Range to reproduce from the entries below: the line with "by Sonata Design,Modern", the line with "春节期间,市民在商场购物。 李丹 摄", and every line in between. Give them exactly and give nothing else.

* EXERCISE MATERIALS
************

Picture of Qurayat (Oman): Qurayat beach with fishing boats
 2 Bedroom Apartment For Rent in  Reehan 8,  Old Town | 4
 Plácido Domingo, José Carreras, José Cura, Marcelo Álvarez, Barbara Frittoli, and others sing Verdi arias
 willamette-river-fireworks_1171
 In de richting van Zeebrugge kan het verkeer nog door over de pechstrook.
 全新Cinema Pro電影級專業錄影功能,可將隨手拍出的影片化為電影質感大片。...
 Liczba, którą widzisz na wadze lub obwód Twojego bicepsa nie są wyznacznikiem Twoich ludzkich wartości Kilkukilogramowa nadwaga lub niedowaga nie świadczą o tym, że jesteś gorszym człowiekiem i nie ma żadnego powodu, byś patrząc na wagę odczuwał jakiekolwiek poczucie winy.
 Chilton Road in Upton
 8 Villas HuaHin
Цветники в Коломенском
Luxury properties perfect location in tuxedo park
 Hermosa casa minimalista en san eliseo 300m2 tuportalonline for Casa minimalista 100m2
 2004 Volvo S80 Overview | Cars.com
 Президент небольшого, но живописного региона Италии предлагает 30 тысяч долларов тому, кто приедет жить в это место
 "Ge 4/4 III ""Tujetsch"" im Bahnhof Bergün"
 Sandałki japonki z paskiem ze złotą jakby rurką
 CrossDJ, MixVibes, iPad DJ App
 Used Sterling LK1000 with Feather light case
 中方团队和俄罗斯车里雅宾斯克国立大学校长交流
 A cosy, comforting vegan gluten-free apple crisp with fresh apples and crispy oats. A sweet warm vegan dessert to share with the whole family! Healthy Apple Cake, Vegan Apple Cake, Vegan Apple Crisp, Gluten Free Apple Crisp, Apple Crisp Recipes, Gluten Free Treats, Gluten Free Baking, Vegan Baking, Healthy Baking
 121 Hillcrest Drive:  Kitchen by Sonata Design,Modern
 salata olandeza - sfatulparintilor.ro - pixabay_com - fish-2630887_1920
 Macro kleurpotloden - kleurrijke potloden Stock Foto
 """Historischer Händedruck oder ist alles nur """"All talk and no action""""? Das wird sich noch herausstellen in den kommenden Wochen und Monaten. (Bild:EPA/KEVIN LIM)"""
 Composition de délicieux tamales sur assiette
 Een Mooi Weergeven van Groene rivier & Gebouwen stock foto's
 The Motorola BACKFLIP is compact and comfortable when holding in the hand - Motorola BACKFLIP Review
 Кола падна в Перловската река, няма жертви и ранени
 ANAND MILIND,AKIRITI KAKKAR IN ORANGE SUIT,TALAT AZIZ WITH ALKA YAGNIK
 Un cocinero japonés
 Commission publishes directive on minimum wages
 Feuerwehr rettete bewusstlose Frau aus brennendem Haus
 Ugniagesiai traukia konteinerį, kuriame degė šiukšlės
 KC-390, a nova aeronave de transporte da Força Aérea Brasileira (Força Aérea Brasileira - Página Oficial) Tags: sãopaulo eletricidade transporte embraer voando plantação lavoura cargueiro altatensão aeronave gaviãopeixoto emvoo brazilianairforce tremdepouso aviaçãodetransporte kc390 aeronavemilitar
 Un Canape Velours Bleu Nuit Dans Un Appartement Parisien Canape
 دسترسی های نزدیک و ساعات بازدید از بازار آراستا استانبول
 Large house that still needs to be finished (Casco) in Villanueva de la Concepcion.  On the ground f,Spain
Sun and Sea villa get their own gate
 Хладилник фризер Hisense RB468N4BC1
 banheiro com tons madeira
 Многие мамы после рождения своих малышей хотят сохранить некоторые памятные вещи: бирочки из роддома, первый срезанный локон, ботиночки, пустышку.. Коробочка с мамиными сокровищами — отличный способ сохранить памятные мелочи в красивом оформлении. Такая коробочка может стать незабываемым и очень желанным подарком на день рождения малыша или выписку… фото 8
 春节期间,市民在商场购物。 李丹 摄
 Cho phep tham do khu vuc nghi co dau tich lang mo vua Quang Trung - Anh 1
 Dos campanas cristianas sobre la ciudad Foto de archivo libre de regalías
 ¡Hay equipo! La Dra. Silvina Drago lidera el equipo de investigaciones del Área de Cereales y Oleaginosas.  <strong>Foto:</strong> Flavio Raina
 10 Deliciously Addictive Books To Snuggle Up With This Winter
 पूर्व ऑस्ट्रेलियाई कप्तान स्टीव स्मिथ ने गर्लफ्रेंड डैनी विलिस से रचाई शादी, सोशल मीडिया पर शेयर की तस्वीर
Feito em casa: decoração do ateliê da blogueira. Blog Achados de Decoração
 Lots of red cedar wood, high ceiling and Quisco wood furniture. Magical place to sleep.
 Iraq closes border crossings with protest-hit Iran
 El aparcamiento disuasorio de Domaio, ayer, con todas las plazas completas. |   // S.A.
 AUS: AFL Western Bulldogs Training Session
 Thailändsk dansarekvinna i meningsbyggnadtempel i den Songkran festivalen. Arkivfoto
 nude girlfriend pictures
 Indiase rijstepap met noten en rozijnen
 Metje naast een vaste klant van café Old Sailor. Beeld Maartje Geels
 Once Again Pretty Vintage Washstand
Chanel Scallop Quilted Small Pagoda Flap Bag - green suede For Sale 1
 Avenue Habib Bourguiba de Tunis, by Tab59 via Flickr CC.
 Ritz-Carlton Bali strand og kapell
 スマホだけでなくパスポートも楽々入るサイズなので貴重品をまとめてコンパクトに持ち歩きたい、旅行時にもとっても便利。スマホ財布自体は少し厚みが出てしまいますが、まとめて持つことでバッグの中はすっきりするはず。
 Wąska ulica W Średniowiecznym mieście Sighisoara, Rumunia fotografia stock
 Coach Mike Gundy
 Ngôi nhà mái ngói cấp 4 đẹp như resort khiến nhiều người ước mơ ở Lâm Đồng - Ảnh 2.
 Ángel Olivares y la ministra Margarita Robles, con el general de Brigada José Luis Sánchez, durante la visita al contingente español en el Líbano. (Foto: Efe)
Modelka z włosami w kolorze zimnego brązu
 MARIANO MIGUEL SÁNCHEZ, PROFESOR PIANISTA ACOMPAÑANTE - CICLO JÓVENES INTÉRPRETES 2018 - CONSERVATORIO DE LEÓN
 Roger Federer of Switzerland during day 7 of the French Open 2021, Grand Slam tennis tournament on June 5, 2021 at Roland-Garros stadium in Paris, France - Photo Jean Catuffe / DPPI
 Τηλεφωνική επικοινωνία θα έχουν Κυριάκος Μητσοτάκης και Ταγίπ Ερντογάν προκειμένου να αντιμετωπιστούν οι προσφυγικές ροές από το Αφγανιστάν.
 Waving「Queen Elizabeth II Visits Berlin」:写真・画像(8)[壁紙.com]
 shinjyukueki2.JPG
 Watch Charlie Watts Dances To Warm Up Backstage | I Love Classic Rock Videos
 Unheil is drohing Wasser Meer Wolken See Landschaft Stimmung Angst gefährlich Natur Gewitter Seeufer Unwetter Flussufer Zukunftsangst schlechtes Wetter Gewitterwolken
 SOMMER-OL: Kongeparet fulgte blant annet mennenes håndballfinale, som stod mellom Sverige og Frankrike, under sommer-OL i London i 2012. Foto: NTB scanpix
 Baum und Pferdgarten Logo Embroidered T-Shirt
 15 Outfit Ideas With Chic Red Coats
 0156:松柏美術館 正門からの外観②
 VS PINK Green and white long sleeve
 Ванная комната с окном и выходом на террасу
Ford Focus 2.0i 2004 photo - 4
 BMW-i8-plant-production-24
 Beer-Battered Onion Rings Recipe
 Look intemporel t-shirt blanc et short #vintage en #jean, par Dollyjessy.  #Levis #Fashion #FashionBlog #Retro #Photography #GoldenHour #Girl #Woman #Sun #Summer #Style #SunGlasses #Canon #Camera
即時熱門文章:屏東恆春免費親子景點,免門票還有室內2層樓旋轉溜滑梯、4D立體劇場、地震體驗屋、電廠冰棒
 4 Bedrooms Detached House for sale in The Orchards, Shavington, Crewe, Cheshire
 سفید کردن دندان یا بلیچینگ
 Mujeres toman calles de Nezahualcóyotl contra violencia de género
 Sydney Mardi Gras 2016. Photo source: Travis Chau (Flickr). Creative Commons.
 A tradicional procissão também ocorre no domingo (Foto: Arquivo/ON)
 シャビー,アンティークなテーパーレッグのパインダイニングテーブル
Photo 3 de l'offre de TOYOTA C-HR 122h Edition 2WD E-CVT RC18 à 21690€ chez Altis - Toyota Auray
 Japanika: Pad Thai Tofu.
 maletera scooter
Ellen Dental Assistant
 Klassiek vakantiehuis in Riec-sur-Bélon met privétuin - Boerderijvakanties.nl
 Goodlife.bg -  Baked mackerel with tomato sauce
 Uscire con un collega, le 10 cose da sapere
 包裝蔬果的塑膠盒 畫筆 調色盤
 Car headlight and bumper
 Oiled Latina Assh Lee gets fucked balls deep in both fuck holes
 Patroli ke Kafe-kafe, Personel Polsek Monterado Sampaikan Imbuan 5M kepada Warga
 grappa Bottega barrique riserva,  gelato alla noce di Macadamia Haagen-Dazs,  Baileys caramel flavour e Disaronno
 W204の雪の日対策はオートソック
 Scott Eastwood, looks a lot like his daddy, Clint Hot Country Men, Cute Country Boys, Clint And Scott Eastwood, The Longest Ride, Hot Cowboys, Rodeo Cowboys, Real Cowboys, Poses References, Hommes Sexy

************

* ANSWER AREA
 121 Hillcrest Drive:  Kitchen by Sonata Design,Modern
 salata olandeza - sfatulparintilor.ro - pixabay_com - fish-2630887_1920
 Macro kleurpotloden - kleurrijke potloden Stock Foto
 """Historischer Händedruck oder ist alles nur """"All talk and no action""""? Das wird sich noch herausstellen in den kommenden Wochen und Monaten. (Bild:EPA/KEVIN LIM)"""
 Composition de délicieux tamales sur assiette
 Een Mooi Weergeven van Groene rivier & Gebouwen stock foto's
 The Motorola BACKFLIP is compact and comfortable when holding in the hand - Motorola BACKFLIP Review
 Кола падна в Перловската река, няма жертви и ранени
 ANAND MILIND,AKIRITI KAKKAR IN ORANGE SUIT,TALAT AZIZ WITH ALKA YAGNIK
 Un cocinero japonés
 Commission publishes directive on minimum wages
 Feuerwehr rettete bewusstlose Frau aus brennendem Haus
 Ugniagesiai traukia konteinerį, kuriame degė šiukšlės
 KC-390, a nova aeronave de transporte da Força Aérea Brasileira (Força Aérea Brasileira - Página Oficial) Tags: sãopaulo eletricidade transporte embraer voando plantação lavoura cargueiro altatensão aeronave gaviãopeixoto emvoo brazilianairforce tremdepouso aviaçãodetransporte kc390 aeronavemilitar
 Un Canape Velours Bleu Nuit Dans Un Appartement Parisien Canape
 دسترسی های نزدیک و ساعات بازدید از بازار آراستا استانبول
 Large house that still needs to be finished (Casco) in Villanueva de la Concepcion.  On the ground f,Spain
Sun and Sea villa get their own gate
 Хладилник фризер Hisense RB468N4BC1
 banheiro com tons madeira
 Многие мамы после рождения своих малышей хотят сохранить некоторые памятные вещи: бирочки из роддома, первый срезанный локон, ботиночки, пустышку.. Коробочка с мамиными сокровищами — отличный способ сохранить памятные мелочи в красивом оформлении. Такая коробочка может стать незабываемым и очень желанным подарком на день рождения малыша или выписку… фото 8
 春节期间,市民在商场购物。 李丹 摄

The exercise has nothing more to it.